Repeat the entries verbatim.

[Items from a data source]
________________________

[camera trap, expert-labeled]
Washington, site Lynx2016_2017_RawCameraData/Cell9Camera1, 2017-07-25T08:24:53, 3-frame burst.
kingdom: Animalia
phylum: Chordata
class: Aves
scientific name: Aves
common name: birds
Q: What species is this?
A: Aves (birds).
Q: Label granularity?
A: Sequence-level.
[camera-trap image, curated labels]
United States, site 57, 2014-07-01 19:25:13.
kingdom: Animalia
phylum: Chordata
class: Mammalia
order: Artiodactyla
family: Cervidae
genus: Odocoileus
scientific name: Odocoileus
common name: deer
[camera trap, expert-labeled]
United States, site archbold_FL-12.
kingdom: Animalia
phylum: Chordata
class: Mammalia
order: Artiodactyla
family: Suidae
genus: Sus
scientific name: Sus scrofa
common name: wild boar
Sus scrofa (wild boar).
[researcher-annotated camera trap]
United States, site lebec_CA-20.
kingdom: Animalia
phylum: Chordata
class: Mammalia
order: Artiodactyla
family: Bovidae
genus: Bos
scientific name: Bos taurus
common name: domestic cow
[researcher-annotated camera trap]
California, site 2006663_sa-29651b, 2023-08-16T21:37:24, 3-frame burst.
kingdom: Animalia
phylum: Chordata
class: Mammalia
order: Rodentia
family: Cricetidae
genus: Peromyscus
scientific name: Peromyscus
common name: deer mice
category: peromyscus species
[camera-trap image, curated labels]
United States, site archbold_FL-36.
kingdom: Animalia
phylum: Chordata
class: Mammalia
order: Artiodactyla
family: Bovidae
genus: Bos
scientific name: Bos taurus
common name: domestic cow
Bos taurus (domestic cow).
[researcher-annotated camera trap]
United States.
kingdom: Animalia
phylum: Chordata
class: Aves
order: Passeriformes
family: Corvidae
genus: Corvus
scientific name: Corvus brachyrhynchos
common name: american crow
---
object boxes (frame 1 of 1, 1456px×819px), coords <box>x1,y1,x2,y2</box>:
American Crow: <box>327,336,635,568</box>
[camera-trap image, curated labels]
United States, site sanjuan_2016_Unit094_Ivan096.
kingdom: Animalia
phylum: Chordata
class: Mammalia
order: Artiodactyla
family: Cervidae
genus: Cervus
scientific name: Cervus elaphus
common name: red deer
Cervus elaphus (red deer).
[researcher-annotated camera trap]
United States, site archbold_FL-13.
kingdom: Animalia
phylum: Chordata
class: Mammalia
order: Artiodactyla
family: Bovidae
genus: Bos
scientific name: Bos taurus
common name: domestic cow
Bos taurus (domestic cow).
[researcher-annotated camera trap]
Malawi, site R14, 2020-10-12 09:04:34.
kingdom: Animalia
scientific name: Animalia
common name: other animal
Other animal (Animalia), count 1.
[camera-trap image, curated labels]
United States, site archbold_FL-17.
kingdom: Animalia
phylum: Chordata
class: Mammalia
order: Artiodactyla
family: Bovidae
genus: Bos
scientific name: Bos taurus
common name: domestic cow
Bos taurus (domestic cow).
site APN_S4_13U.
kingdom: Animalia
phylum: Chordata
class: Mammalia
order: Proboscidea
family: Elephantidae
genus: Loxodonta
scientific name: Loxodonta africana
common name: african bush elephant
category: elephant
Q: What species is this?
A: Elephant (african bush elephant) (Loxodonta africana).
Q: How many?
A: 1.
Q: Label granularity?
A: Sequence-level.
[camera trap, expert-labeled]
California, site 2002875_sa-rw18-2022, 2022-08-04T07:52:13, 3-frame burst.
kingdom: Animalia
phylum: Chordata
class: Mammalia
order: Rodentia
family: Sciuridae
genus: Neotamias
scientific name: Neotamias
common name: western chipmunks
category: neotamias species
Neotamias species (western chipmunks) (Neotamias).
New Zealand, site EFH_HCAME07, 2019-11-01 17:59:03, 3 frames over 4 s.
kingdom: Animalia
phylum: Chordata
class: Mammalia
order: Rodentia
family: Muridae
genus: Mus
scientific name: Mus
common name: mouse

________________________

WRITTEN RESPONSE:
[camera trap, expert-labeled]
Washington, site Lynx2016_2017_RawCameraData/Cell9Camera1, 2017-07-25T08:24:53, 3-frame burst.
kingdom: Animalia
phylum: Chordata
class: Aves
scientific name: Aves
common name: birds
Q: What species is this?
A: Aves (birds).
Q: Label granularity?
A: Sequence-level.
[camera-trap image, curated labels]
United States, site 57, 2014-07-01 19:25:13.
kingdom: Animalia
phylum: Chordata
class: Mammalia
order: Artiodactyla
family: Cervidae
genus: Odocoileus
scientific name: Odocoileus
common name: deer
[camera trap, expert-labeled]
United States, site archbold_FL-12.
kingdom: Animalia
phylum: Chordata
class: Mammalia
order: Artiodactyla
family: Suidae
genus: Sus
scientific name: Sus scrofa
common name: wild boar
Sus scrofa (wild boar).
[researcher-annotated camera trap]
United States, site lebec_CA-20.
kingdom: Animalia
phylum: Chordata
class: Mammalia
order: Artiodactyla
family: Bovidae
genus: Bos
scientific name: Bos taurus
common name: domestic cow
[researcher-annotated camera trap]
California, site 2006663_sa-29651b, 2023-08-16T21:37:24, 3-frame burst.
kingdom: Animalia
phylum: Chordata
class: Mammalia
order: Rodentia
family: Cricetidae
genus: Peromyscus
scientific name: Peromyscus
common name: deer mice
category: peromyscus species
[camera-trap image, curated labels]
United States, site archbold_FL-36.
kingdom: Animalia
phylum: Chordata
class: Mammalia
order: Artiodactyla
family: Bovidae
genus: Bos
scientific name: Bos taurus
common name: domestic cow
Bos taurus (domestic cow).
[researcher-annotated camera trap]
United States.
kingdom: Animalia
phylum: Chordata
class: Aves
order: Passeriformes
family: Corvidae
genus: Corvus
scientific name: Corvus brachyrhynchos
common name: american crow
---
object boxes (frame 1 of 1, 1456px×819px), coords <box>x1,y1,x2,y2</box>:
American Crow: <box>327,336,635,568</box>
[camera-trap image, curated labels]
United States, site sanjuan_2016_Unit094_Ivan096.
kingdom: Animalia
phylum: Chordata
class: Mammalia
order: Artiodactyla
family: Cervidae
genus: Cervus
scientific name: Cervus elaphus
common name: red deer
Cervus elaphus (red deer).
[researcher-annotated camera trap]
United States, site archbold_FL-13.
kingdom: Animalia
phylum: Chordata
class: Mammalia
order: Artiodactyla
family: Bovidae
genus: Bos
scientific name: Bos taurus
common name: domestic cow
Bos taurus (domestic cow).
[researcher-annotated camera trap]
Malawi, site R14, 2020-10-12 09:04:34.
kingdom: Animalia
scientific name: Animalia
common name: other animal
Other animal (Animalia), count 1.
[camera-trap image, curated labels]
United States, site archbold_FL-17.
kingdom: Animalia
phylum: Chordata
class: Mammalia
order: Artiodactyla
family: Bovidae
genus: Bos
scientific name: Bos taurus
common name: domestic cow
Bos taurus (domestic cow).
site APN_S4_13U.
kingdom: Animalia
phylum: Chordata
class: Mammalia
order: Proboscidea
family: Elephantidae
genus: Loxodonta
scientific name: Loxodonta africana
common name: african bush elephant
category: elephant
Q: What species is this?
A: Elephant (african bush elephant) (Loxodonta africana).
Q: How many?
A: 1.
Q: Label granularity?
A: Sequence-level.
[camera trap, expert-labeled]
California, site 2002875_sa-rw18-2022, 2022-08-04T07:52:13, 3-frame burst.
kingdom: Animalia
phylum: Chordata
class: Mammalia
order: Rodentia
family: Sciuridae
genus: Neotamias
scientific name: Neotamias
common name: western chipmunks
category: neotamias species
Neotamias species (western chipmunks) (Neotamias).
New Zealand, site EFH_HCAME07, 2019-11-01 17:59:03, 3 frames over 4 s.
kingdom: Animalia
phylum: Chordata
class: Mammalia
order: Rodentia
family: Muridae
genus: Mus
scientific name: Mus
common name: mouse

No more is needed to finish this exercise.